Crystal lives at the top of Viper’s Hill, where the rocky coil ends in a sort of mesa. I asked her once how Viper’s Hill got its name and she told me a story about an old tradition called a rattlesnake roundup. Since I hadn’t known her very long, I was inclined to dismiss this tale as a colorful legend invented for the tourists, but I later discovered that the nearby town of Columbia holds an annual poison oak festival, so the lunacy might be true.
Soft chanting led me up the hill: “Om-Hrum-Adityaya-Namah. Om-Hraim-Savitre-Namah.”
I found Crystal in her yard doing her version of sun salutations, which were about half successful, given that she could not lie prone because of the thick mud. What bits of the sky we could see through the forlorn oaks was clear, but the day remained bitterly cold. Crystal waved as I walked up, but kept folding and breathing. Yoga was her most recent enthusiasm. An exasperated friend had once said that Crystal had been baptized in so many faiths that her skin was starting to prune from the holy water. I liked that she was so open to strange things and had almost—almost—told her about the cats back in October. But Crystal also liked to chitchat about the strange and wonderful, and I couldn’t risk even a garbled version of this story getting around. I didn’t need to get labeled as the village kook.
“Oh-Hram-Bhaskaraya-Namah—Hey, Jillian!” She ended her salutation for creativity and balance. Today she was wearing a bipolar outfit known well to mountain folks in the spring. The manic part was gauze harem pants in hot citrus colors and a lace shirt of lime green. The depressive part featured winter boots and a large wool sweater-coat she had belted at her
waist. Her smile was wide. Clearly she was dizzy with the rapture of the sun.
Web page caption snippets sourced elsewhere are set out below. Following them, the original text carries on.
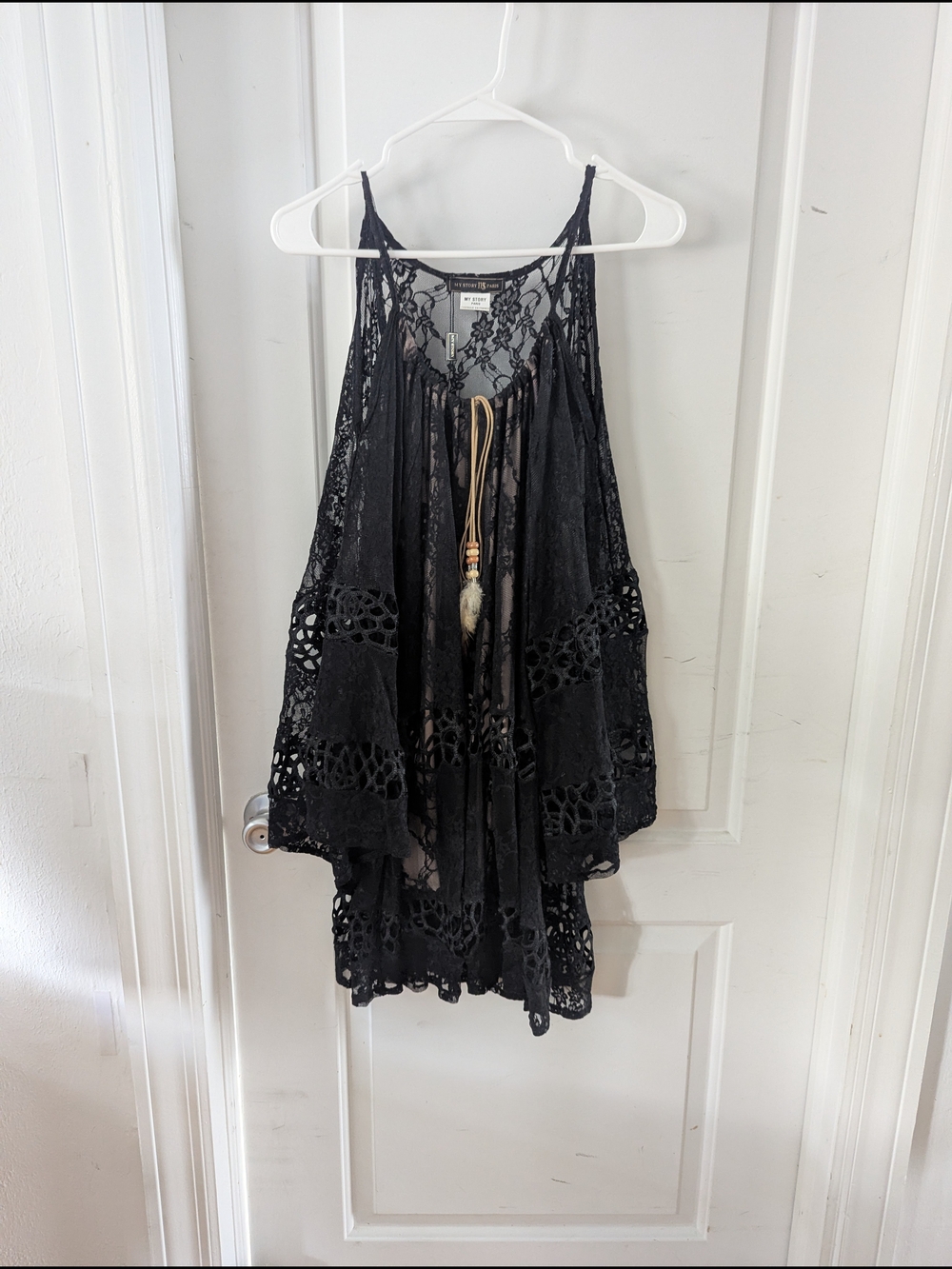 My Story Black Floral Lace Overlay Tank with Tan Tie
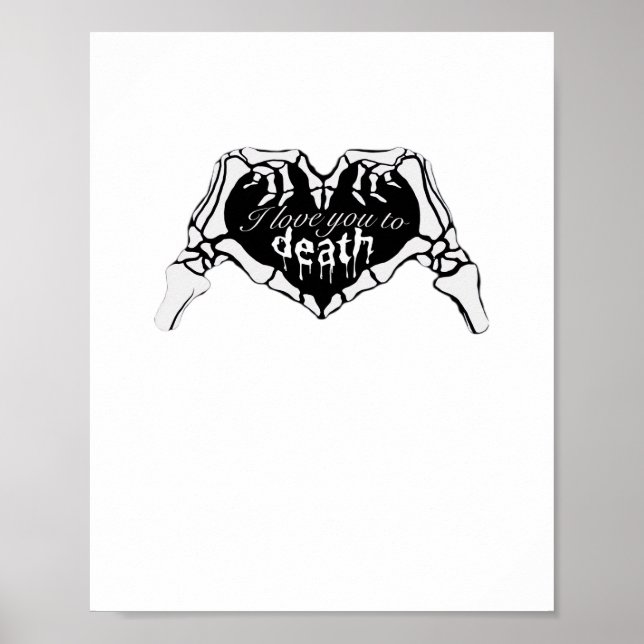 Till döden - Skeleton Hand Heart Poster (Framsidan)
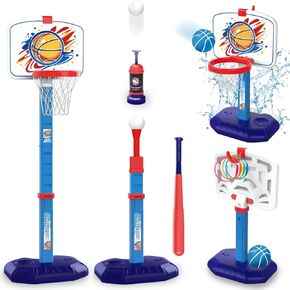 5-in-1 Kids Basketball Hoop T Ball Set Ring Toss Game, 2.5-4.6ft Adjustable 10 Heights Pool Basketball Hoop Set Tee Ball Stand & Ball Launcher Indoor/Outdoor Sport Toys for Kids 3-5 5-8 Blue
“Hey, yourself,” I answered with a smile. Crystal was crowding fifty and not beautiful in any classical sense, but people always described her as lovely and gorgeous. I think what made her so attractive—to anyone grown beyond the hormone-driven fascination with teenage pop stars and supermodels—was the joy she radiated. It suggested a lack of suffering, or a transcendence of the earthly sorrow that wears most of us down eventually. Such bliss hints at the divine, and others want to bask in that reflected happiness while they tell their tales of woe. And to drink her homegrown calendula-mint tea, which was delicious and soothing.
“I’m afraid that I have some unhappy news,” I said.
“Then I’d better put on the kettle,” she replied, predictably. “Let’s go inside where it’s warm.”
It turns out that this was a red-letter day for me. Crystal hadn’t heard about Irv, which told me that the sheriff either wasn’t pursuing his death as a murder, or else was being very, very cautious about whom he questioned. Either way, I understood. It was annoying when I wanted answers, but reasonable given that he worked in Irish Camp, where everybody minded everybody else’s business and nothing would get done if the town council or the mayor got in the way of an investigation.
Disappointed that my usual source hadn’t already called everyone in town and figured out who the murderer was, I decided that I would take a trip down to the coffee shop myself. Not to do anything, really, just to hear what people had to say. And for the coffee and chocolate-orange scones, of course. Calendula-mint tea wasn’t enough.